Life is not a rigged game with a cruel God changing rules arbitrarily, Hebrews 6:17-18. God’s law is clear. Boundaries are firm. Forgiveness is meant to flow. Perhaps, this is why there is an innate discomfort with so much of what happens on social media. It is an inversion of life as God intended.


How many tragic tales have been told about lives destroyed by people miles away because of a perceived slight on some platform? For too many, finding relief or forgiveness on social media has been all but impossible. Online, standards constantly shift. What brought celebration months or years ago could evoke outrage today or tomorrow or... The rules in these imaginary worlds are written in sand to be washed away with every breeze and wave of emotion. Lives are devastated in these tides. At the same time, new media canonizes our greatest failures and memorializes mistakes as we crumble.
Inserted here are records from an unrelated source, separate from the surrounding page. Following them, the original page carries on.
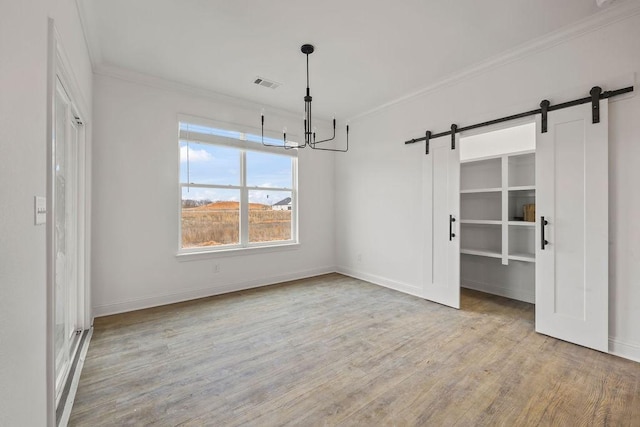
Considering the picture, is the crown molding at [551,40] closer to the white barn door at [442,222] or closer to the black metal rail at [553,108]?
the black metal rail at [553,108]

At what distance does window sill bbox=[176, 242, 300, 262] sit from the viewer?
3947 millimetres

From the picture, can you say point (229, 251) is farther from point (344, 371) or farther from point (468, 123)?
point (468, 123)

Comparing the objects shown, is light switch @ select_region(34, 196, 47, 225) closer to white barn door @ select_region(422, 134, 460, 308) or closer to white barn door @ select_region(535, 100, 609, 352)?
white barn door @ select_region(422, 134, 460, 308)

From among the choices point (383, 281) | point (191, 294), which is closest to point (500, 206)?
point (383, 281)

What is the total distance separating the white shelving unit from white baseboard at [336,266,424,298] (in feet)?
3.01

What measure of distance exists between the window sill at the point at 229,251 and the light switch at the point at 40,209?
2.56 meters

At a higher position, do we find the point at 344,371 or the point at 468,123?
the point at 468,123

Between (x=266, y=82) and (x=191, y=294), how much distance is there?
306cm

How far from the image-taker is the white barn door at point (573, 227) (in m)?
2.54

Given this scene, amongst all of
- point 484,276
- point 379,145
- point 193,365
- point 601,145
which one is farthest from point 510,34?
point 193,365

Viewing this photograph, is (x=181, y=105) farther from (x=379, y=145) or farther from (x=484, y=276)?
(x=484, y=276)

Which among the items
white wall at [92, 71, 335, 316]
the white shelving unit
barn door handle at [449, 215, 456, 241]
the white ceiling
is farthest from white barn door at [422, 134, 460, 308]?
white wall at [92, 71, 335, 316]

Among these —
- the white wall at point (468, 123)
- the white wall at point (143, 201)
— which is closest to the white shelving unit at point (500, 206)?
the white wall at point (468, 123)

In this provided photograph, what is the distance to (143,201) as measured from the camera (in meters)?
3.64
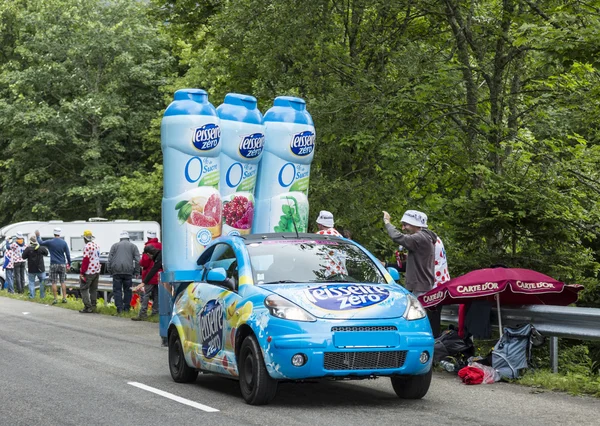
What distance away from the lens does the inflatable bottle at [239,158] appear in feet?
50.0

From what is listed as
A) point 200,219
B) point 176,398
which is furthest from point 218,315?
point 200,219

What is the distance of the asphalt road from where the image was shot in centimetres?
868

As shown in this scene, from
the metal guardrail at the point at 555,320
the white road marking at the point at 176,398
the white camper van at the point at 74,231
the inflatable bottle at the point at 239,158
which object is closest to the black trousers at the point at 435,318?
the metal guardrail at the point at 555,320

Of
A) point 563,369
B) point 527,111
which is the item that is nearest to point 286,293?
point 563,369

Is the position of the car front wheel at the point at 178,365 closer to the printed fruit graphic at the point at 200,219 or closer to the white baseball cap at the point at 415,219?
the printed fruit graphic at the point at 200,219

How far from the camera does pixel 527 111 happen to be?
68.8ft

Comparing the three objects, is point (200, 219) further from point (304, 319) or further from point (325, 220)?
point (304, 319)

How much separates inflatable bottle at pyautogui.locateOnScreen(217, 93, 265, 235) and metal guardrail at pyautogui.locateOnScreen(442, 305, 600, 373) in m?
4.37

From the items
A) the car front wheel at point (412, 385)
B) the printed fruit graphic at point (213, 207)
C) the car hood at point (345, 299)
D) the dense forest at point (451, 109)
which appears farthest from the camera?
the dense forest at point (451, 109)

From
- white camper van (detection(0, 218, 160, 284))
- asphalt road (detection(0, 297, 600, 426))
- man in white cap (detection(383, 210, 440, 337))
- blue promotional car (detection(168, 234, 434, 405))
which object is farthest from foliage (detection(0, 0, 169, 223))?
blue promotional car (detection(168, 234, 434, 405))

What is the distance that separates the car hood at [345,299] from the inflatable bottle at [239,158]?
18.1 ft

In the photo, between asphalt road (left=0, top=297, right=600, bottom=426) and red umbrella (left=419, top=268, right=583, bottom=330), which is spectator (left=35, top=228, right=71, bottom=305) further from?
red umbrella (left=419, top=268, right=583, bottom=330)

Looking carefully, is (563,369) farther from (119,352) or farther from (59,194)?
(59,194)

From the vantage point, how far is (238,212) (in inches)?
606
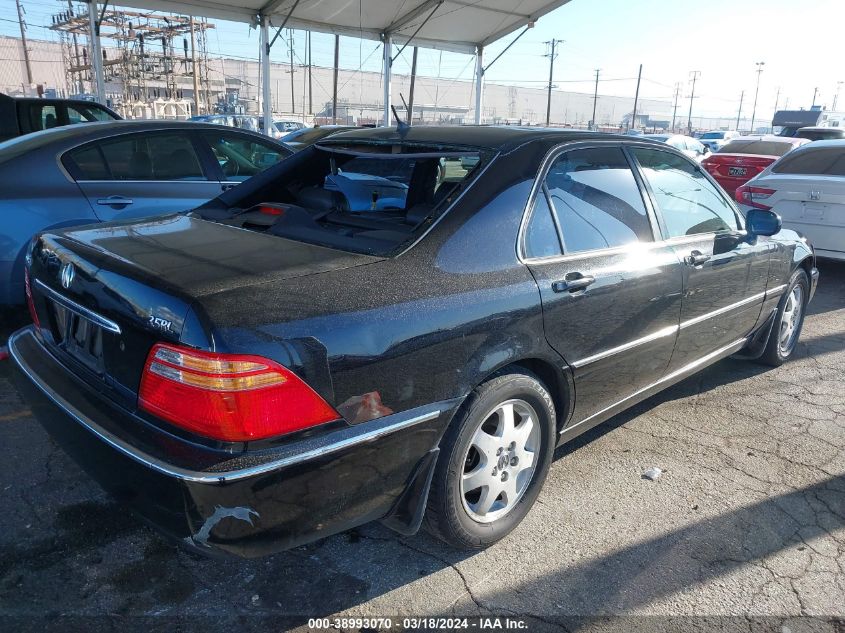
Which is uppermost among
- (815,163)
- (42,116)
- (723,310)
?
(42,116)

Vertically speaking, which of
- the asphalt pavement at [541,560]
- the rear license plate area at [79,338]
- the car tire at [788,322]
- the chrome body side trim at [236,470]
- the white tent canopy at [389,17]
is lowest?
the asphalt pavement at [541,560]

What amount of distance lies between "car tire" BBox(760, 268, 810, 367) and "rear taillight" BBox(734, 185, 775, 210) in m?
2.66

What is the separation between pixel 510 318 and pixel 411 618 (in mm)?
1106

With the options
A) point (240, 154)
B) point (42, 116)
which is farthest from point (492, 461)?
point (42, 116)

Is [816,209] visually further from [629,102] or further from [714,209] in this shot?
[629,102]

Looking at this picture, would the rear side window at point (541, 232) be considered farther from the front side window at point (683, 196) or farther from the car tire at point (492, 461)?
the front side window at point (683, 196)

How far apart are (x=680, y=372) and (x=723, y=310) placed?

Drawn from Deuteronomy 20:19, forbidding the destroying of fruit trees in a siege, because doing so would cause needless suffering, God’s people once understood, at least instinctively, carnage for its own sake displeases the Lord. Forgetting the biblical directive, do not destroy, even strangers pile on joining in the pointless shattering. We cannot. Believers are called to a higher standard. Do we abandon the virtual world? No, we are called to be salt and light everywhere, Acts 1:8, Matthew 5:13-16. Still our identities are not to be rooted in an often cruel and unsteady world of likes and hashtags. The Word not the wisdom of the world, virtual or otherwise, must define us. Finally, no matter what voices from screens may shout, real forgiveness is still available and found in Christ Jesus. That is Worth Remembering.